Protection of human rights during the anti-terrorist operation (ATO) on the North Caucasus remains on our agenda: there are still cases of arbitrary detentions, disappearances, instances of ill-treatment and tortures, as well as unfair trial. We are keeping track of the dramatic changes in the anti-terrorist legislation and we see law enforcement authorities, prosecutor’s office and security services receiving all the more extended jurisdiction. While in practical terms extensions of power may seem only marginal, it can lead to severe violations of human rights. Take, for instance, collection of DNA samples from potential terrorists in case they blow themselves up. As the law stands, this data collection is voluntary; actually, however, the procedure is compulsory and presents a case of violation of the right to private life.

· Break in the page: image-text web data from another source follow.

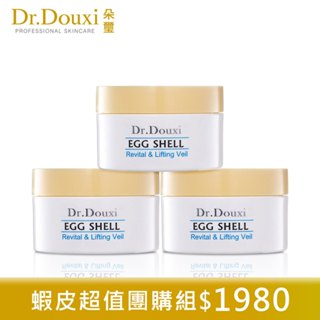 Dr.Douxi 朵璽 賦活新生卵殼膜 100g 多入組官方旗艦店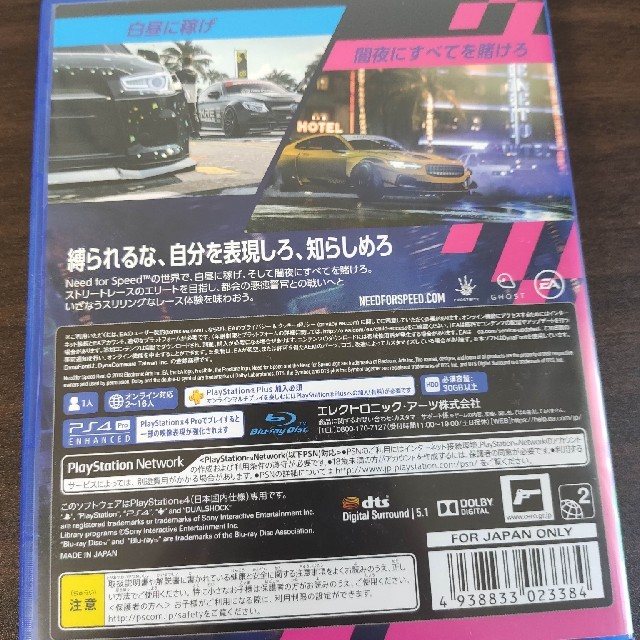 Playstation4 ニード フォー スピード Heat Ps4の通販 By マッツ S Shop プレイステーション4ならラクマ Playstation4 ニード フォー スピード Heat Ps4の通販 By マッツ S Shop プレイステーション4ならラクマ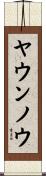 ヤウンノウ Scroll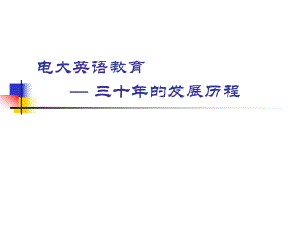 电大英语教育.ppt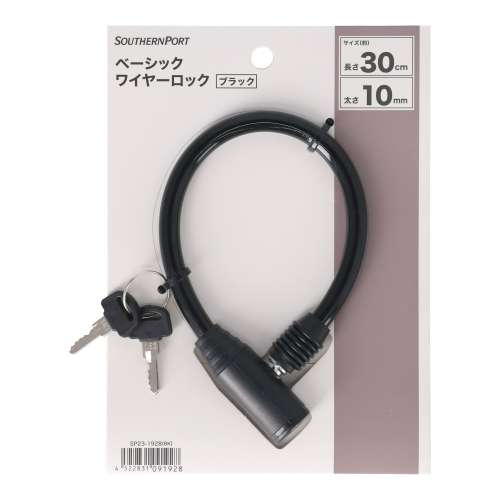 SOUTHERNPORT　３０ｃｍワイヤーロック　ＳＰ２３‐１９２８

Prosecutor’s right to access personal data without court warrant can also be a violation of the right to personal and family life.

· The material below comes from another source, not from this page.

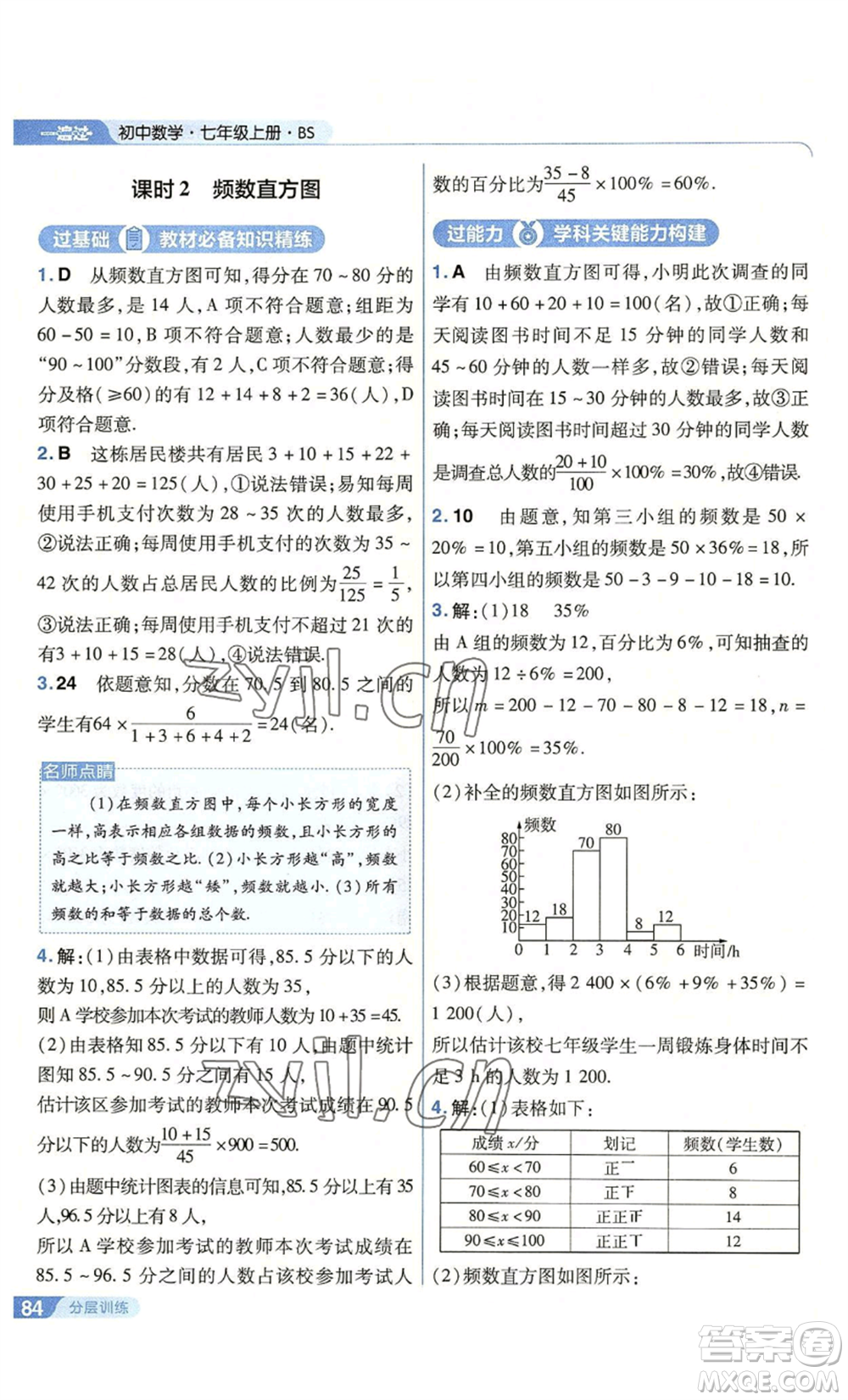 南京師范大學出版社2022秋季一遍過七年級上冊數(shù)學北師大版參考答案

Quite recently there has been an addition to the Criminal Code stating that convicted terrorists’ relatives are financially liable for the actions they had perpetrated in cases when the terrorists did not survive. This notion of collective responsibility is fundamentally at odds with the European Convention and the European legal standards.

We are closely watching the cases of destruction of personal lodgings and confiscating lodgings for administrative needs during the ATO. At present, depending on the nature of violation, we classify such cases in terms of protection of property rights, and they may have a perspective of submission to the ECtHR.